**About this exercise**:
Take the line with "Cire effet matt" as the first line and the last line of the data as the final one. Write out those lines exactly, and no others.

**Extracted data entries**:
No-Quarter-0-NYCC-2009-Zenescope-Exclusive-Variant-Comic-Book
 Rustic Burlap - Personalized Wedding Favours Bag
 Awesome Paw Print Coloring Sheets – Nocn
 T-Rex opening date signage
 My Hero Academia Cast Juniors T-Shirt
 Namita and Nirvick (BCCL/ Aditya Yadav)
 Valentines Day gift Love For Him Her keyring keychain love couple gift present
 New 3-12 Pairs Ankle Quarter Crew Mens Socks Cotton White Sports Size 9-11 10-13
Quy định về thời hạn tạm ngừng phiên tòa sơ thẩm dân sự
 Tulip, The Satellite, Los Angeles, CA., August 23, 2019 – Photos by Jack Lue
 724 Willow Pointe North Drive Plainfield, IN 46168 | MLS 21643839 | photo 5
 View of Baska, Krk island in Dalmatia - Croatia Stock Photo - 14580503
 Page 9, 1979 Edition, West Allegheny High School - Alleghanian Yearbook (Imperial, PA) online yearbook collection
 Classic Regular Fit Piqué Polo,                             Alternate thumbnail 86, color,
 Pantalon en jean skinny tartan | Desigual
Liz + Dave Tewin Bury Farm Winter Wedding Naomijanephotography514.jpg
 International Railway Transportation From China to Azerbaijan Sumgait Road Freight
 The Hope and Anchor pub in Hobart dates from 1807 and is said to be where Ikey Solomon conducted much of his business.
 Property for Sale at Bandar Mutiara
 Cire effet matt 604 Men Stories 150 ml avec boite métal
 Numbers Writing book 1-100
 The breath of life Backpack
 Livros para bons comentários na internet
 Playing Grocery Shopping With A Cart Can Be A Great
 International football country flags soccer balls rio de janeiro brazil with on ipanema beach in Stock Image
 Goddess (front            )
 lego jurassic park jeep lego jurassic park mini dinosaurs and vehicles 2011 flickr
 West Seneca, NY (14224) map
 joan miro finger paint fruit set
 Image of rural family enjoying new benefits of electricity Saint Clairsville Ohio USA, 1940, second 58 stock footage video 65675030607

**Answer box**:
 Cire effet matt 604 Men Stories 150 ml avec boite métal
 Numbers Writing book 1-100
 The breath of life Backpack
 Livros para bons comentários na internet
 Playing Grocery Shopping With A Cart Can Be A Great
 International football country flags soccer balls rio de janeiro brazil with on ipanema beach in Stock Image
 Goddess (front            )
 lego jurassic park jeep lego jurassic park mini dinosaurs and vehicles 2011 flickr
 West Seneca, NY (14224) map
 joan miro finger paint fruit set
 Image of rural family enjoying new benefits of electricity Saint Clairsville Ohio USA, 1940, second 58 stock footage video 65675030607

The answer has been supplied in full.